# What to work on:
From the line containing "United States, site lebec_CA-38." to the last line of the records below, repeat every line exactly and add nothing else.

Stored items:
==========
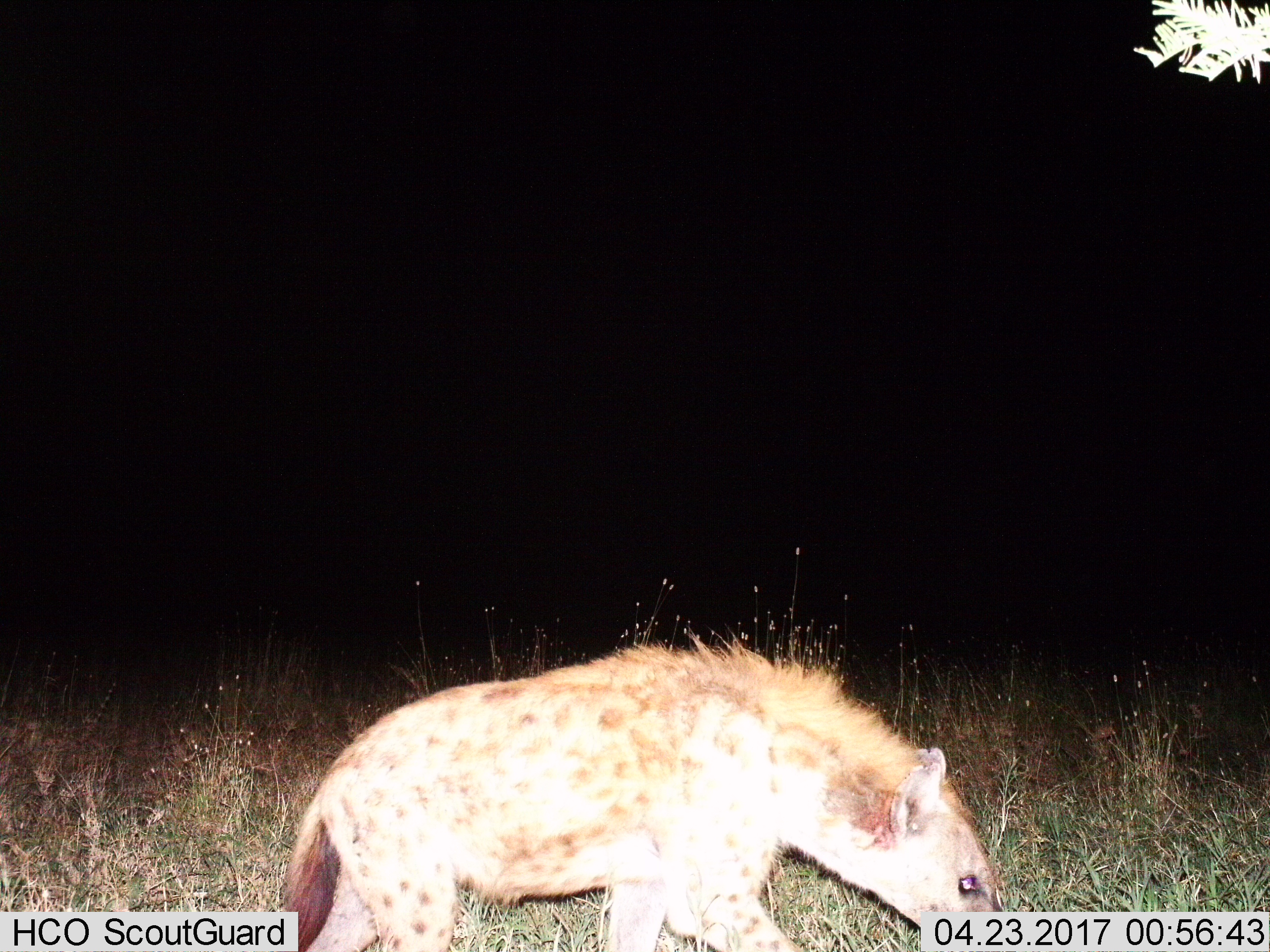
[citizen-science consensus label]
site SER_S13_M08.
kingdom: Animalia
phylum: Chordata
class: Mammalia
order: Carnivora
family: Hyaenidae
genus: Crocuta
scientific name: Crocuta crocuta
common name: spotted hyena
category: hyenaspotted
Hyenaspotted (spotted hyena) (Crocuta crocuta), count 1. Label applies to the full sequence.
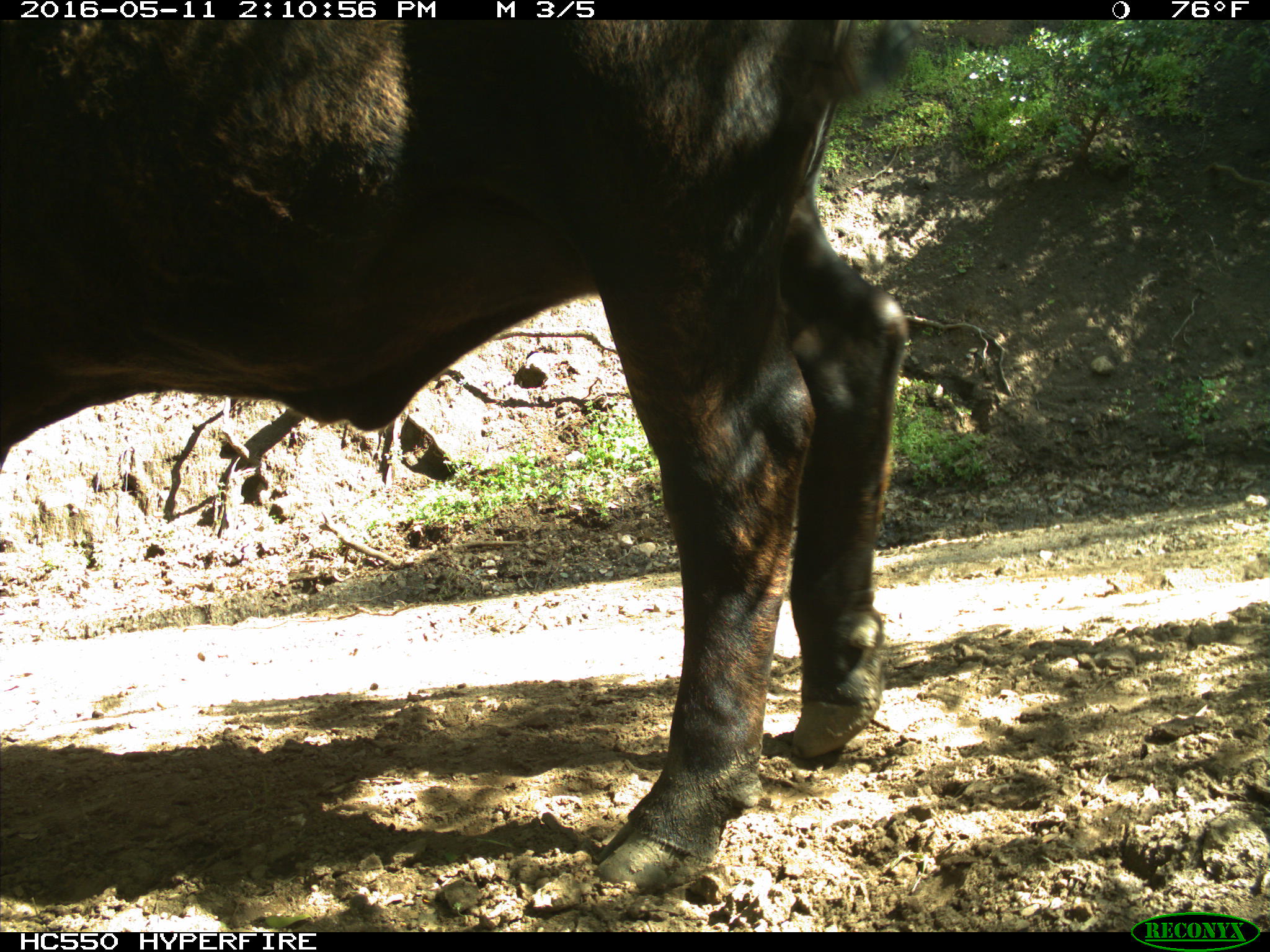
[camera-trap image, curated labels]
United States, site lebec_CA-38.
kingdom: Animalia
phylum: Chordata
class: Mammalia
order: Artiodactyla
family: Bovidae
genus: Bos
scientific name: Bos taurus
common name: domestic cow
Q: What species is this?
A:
==========
# Answer space:
United States, site lebec_CA-38.
kingdom: Animalia
phylum: Chordata
class: Mammalia
order: Artiodactyla
family: Bovidae
genus: Bos
scientific name: Bos taurus
common name: domestic cow
Q: What species is this?
A:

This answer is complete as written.